In her beautiful and heartbreaking novel The White Bone, Barbara Gowdy tells the story of an elephant herd in Africa as it faces vanishing habitat, drought, and poachers. The story is rendered by way of characters such as Mud, She-Swaggers, and Tall-Time. They are on a quest to find the white bone, a sacred object which will lead their herd to safety. Like all nations, this one has its own way of describing things: a "flow stick" is a snake, a "sting" is a bullet, and humans are "hind-leggers."

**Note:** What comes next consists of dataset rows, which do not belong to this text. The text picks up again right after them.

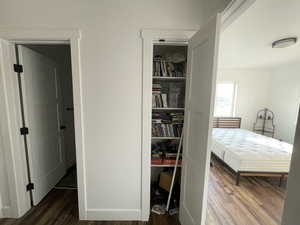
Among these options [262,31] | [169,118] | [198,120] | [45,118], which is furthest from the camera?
[262,31]

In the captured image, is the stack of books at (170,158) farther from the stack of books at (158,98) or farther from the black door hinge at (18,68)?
the black door hinge at (18,68)

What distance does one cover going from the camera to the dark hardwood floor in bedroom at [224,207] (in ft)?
5.27

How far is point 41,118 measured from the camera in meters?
1.87

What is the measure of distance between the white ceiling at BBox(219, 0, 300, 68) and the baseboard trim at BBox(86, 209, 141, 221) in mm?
2912

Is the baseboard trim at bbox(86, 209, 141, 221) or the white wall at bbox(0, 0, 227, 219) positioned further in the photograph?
the baseboard trim at bbox(86, 209, 141, 221)

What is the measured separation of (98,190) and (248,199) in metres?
2.21

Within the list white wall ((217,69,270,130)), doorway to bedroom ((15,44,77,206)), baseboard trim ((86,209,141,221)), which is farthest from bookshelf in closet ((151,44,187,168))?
white wall ((217,69,270,130))

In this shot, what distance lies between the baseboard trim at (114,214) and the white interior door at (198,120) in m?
0.56

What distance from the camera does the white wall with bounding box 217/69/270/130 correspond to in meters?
4.76

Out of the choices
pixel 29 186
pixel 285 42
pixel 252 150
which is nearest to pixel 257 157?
pixel 252 150

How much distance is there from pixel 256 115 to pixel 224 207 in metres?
4.37

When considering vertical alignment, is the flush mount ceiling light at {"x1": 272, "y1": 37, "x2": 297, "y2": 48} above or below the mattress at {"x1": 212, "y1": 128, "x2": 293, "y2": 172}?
above

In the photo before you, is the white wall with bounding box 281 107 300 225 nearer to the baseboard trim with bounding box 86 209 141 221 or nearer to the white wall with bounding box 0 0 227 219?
the white wall with bounding box 0 0 227 219

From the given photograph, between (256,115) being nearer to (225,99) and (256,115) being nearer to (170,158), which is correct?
(225,99)
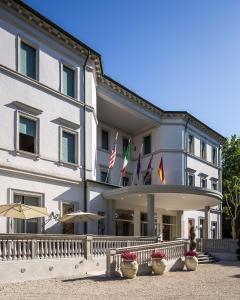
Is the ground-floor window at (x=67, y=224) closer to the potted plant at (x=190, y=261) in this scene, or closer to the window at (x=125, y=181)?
the potted plant at (x=190, y=261)

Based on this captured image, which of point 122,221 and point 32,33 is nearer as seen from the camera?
point 32,33

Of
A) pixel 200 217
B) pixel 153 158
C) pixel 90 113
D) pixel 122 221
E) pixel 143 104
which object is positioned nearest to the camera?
pixel 90 113

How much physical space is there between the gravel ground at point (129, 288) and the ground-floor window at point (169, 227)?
1590cm

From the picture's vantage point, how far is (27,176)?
19281mm

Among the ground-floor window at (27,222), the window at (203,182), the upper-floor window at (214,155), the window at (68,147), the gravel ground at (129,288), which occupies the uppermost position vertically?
the upper-floor window at (214,155)

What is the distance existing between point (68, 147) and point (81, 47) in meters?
5.65

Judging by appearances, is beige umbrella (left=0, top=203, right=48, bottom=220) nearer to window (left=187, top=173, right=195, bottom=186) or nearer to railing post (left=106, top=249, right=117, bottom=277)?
railing post (left=106, top=249, right=117, bottom=277)

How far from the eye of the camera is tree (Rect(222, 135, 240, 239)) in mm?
45781

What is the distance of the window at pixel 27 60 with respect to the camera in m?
19.9

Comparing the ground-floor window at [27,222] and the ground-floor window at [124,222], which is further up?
the ground-floor window at [27,222]

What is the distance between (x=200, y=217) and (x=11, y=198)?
2305cm

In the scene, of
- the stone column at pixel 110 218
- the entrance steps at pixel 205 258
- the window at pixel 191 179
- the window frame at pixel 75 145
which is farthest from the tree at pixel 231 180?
the window frame at pixel 75 145

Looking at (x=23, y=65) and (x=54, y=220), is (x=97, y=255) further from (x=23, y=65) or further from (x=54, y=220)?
(x=23, y=65)

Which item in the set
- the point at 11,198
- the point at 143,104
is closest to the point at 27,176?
the point at 11,198
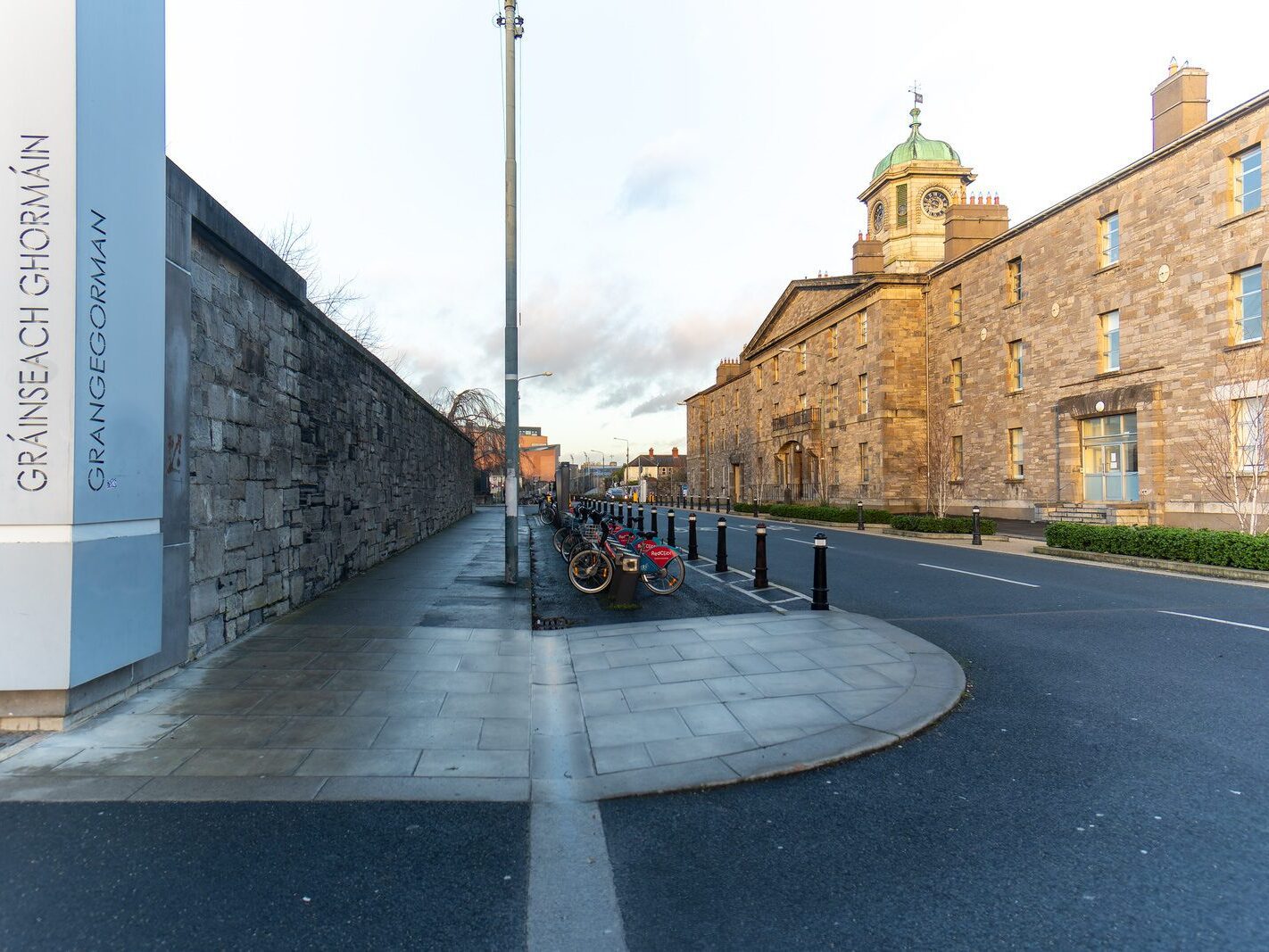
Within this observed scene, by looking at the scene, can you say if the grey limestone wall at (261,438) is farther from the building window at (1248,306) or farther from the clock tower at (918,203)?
the clock tower at (918,203)

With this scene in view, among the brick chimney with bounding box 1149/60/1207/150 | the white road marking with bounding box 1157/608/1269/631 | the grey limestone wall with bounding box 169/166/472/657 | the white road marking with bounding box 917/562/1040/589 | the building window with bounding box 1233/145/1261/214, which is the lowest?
the white road marking with bounding box 917/562/1040/589

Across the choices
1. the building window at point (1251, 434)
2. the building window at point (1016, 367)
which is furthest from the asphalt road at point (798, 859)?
the building window at point (1016, 367)

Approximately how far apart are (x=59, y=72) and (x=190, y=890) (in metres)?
4.77

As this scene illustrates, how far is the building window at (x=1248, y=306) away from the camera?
59.1 feet

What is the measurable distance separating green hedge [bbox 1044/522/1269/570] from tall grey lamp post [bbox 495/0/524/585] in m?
12.7

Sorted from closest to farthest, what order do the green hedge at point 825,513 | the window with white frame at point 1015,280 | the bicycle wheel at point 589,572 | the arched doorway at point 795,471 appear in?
the bicycle wheel at point 589,572
the window with white frame at point 1015,280
the green hedge at point 825,513
the arched doorway at point 795,471

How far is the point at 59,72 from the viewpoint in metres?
4.25

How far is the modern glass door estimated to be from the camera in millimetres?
21938

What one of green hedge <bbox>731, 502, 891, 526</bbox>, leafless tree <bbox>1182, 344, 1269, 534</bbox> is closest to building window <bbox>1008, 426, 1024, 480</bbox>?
green hedge <bbox>731, 502, 891, 526</bbox>

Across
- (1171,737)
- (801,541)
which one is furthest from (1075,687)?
(801,541)

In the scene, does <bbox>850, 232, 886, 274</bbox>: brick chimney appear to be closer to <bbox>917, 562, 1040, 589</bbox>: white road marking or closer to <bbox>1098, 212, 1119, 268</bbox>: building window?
<bbox>1098, 212, 1119, 268</bbox>: building window

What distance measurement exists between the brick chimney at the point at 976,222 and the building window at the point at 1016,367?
6.32m

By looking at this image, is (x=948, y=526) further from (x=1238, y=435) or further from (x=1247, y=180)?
(x=1247, y=180)

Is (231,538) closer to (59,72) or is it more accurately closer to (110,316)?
(110,316)
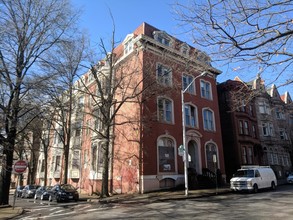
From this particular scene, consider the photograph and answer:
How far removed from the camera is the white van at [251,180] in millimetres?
20734

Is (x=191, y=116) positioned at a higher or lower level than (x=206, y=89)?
lower

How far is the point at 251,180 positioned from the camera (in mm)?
20781

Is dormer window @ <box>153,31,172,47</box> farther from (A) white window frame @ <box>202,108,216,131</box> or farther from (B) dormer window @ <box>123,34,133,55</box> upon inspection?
(A) white window frame @ <box>202,108,216,131</box>

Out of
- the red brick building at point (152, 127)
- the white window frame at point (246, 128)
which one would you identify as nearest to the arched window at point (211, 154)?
the red brick building at point (152, 127)

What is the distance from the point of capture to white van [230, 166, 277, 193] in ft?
68.0

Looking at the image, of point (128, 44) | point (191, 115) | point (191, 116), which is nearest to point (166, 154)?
point (191, 116)

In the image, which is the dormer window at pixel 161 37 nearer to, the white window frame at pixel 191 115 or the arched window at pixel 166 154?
the white window frame at pixel 191 115

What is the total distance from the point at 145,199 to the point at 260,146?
25.4 m

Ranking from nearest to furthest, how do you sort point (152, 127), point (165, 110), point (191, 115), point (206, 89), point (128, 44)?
point (152, 127)
point (165, 110)
point (128, 44)
point (191, 115)
point (206, 89)

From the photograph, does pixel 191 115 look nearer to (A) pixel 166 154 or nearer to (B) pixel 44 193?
(A) pixel 166 154

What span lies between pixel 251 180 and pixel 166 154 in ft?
24.7

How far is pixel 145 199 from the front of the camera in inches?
701

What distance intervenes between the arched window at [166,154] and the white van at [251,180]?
5507 mm

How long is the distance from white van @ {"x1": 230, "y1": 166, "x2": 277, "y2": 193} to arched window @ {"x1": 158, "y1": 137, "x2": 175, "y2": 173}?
5507 millimetres
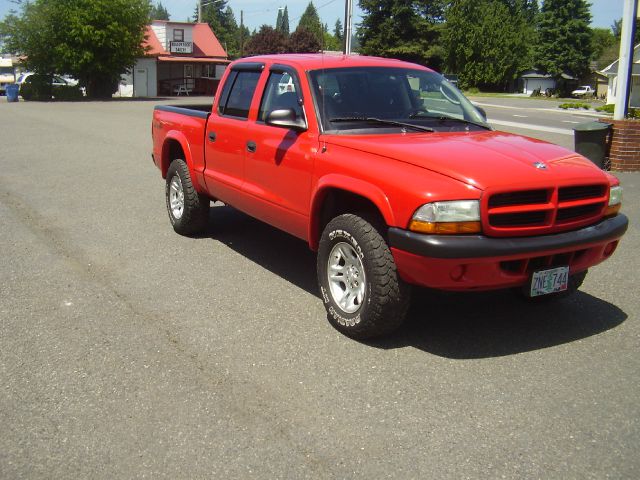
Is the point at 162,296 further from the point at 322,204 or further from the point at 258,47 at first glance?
the point at 258,47

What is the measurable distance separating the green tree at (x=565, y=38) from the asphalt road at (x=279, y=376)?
78.6 metres

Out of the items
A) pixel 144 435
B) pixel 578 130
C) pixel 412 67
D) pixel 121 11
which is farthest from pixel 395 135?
pixel 121 11

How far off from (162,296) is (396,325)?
2.05 m

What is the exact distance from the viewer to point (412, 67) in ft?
20.3

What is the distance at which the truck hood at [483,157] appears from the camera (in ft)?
13.9

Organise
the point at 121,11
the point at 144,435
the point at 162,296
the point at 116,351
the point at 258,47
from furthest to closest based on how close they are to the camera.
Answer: the point at 258,47
the point at 121,11
the point at 162,296
the point at 116,351
the point at 144,435

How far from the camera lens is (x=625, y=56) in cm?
1342

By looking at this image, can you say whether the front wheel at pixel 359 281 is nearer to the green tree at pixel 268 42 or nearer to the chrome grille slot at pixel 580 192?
the chrome grille slot at pixel 580 192

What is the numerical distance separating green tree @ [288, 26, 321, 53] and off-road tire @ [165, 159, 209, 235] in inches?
2713

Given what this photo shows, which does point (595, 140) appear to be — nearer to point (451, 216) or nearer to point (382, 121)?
point (382, 121)

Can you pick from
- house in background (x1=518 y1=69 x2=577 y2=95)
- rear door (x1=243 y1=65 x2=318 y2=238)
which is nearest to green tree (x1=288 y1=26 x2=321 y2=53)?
house in background (x1=518 y1=69 x2=577 y2=95)

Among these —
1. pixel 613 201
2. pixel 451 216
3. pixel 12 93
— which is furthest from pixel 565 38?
pixel 451 216

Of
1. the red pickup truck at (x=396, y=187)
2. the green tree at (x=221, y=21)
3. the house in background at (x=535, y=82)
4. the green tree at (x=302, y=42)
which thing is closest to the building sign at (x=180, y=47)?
the green tree at (x=302, y=42)

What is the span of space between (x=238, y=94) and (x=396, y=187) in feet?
8.94
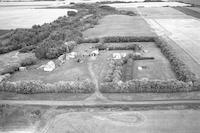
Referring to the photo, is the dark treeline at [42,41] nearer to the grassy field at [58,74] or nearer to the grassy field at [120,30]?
the grassy field at [120,30]

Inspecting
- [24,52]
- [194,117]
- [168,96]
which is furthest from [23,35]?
[194,117]

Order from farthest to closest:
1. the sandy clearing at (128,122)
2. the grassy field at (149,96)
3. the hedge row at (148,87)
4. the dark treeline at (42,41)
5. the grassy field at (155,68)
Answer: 1. the dark treeline at (42,41)
2. the grassy field at (155,68)
3. the hedge row at (148,87)
4. the grassy field at (149,96)
5. the sandy clearing at (128,122)

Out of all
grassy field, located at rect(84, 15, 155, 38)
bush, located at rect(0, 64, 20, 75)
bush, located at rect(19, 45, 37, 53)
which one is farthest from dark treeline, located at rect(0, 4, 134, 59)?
bush, located at rect(0, 64, 20, 75)

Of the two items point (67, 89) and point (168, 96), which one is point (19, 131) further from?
point (168, 96)

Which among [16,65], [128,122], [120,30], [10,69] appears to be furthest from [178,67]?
[120,30]

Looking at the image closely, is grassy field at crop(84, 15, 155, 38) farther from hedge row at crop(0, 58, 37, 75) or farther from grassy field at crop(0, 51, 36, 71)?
hedge row at crop(0, 58, 37, 75)

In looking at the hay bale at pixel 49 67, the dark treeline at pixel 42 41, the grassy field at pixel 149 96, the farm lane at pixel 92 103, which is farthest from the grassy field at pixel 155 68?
the dark treeline at pixel 42 41
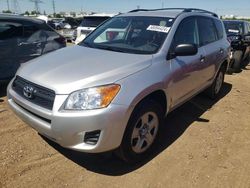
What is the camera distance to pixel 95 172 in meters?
3.41

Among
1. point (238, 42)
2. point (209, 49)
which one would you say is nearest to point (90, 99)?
point (209, 49)

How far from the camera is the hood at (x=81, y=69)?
304 centimetres

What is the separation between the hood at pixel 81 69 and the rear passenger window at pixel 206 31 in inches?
71.0

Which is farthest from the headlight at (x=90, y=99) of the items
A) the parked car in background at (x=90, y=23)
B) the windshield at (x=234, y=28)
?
the windshield at (x=234, y=28)

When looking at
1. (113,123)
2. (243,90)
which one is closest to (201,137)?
(113,123)

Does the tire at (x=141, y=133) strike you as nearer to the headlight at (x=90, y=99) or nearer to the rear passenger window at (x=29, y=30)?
the headlight at (x=90, y=99)

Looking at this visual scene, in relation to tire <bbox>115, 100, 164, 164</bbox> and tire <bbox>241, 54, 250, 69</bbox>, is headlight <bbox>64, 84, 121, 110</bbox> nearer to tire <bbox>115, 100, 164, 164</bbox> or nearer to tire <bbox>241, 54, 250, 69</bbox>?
tire <bbox>115, 100, 164, 164</bbox>

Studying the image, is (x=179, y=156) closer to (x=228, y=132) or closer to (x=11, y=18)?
(x=228, y=132)

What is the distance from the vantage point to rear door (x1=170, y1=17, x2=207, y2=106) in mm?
3956

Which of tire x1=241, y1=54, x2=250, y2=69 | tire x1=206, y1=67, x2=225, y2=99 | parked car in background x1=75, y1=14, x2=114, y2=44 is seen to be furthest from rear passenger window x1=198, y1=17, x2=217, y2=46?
parked car in background x1=75, y1=14, x2=114, y2=44

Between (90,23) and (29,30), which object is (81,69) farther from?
(90,23)

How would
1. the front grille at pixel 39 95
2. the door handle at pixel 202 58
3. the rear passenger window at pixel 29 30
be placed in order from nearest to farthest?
the front grille at pixel 39 95, the door handle at pixel 202 58, the rear passenger window at pixel 29 30

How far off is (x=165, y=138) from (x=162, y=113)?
2.12 ft

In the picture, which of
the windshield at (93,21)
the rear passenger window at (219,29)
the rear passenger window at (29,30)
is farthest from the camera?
the windshield at (93,21)
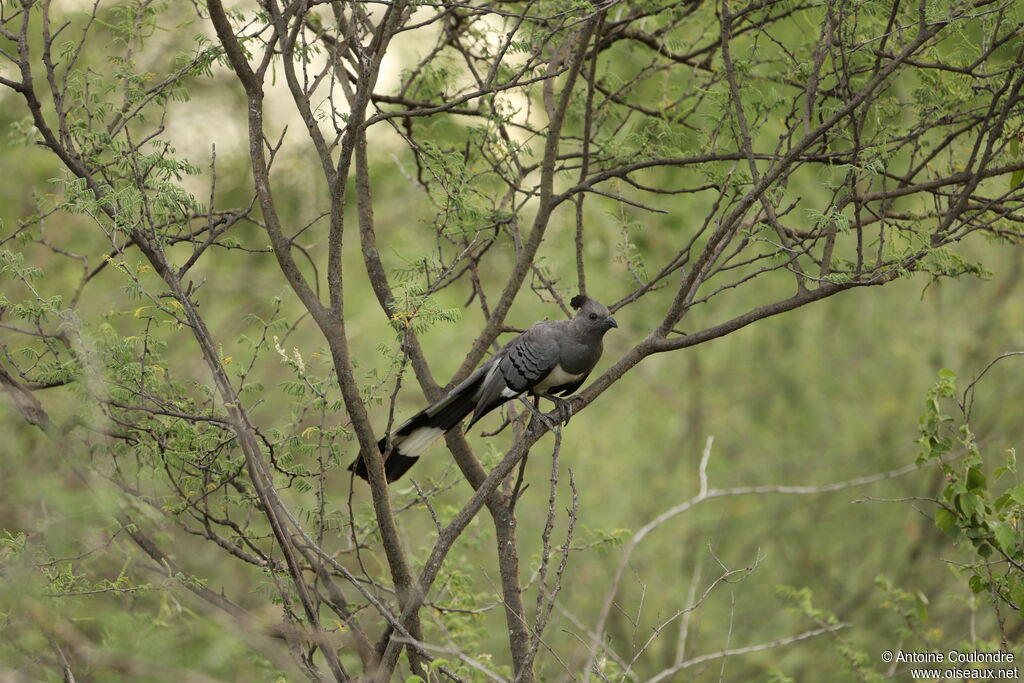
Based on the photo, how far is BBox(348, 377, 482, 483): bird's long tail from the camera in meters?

"On their own, vehicles prefer to sleep," Mud observes, speaking of jeeps that approach the herd before predations, "but whenever a human burrows inside them they race and roar and discharge a foul odor."
What must elephants think of zoos?
"Elephants don't live in zoos," says LA City councilman Tony Cardenas, "they die in zoos." He's referring to the fact that since 1975, thirteen elephants have died in captivity at the Los Angeles Zoo. As of today there is only one elephant left. "His name is Billy," reports the Voices for the Animals Foundation, "a 21-year-old Asian Elephant who in his natural habitat would walk 20-30 miles per day with a life expectancy of 60 years. Billy stands still, bobbing his head unnaturally in a small facility, as other elephants have in the past, most of which never made it to age 20."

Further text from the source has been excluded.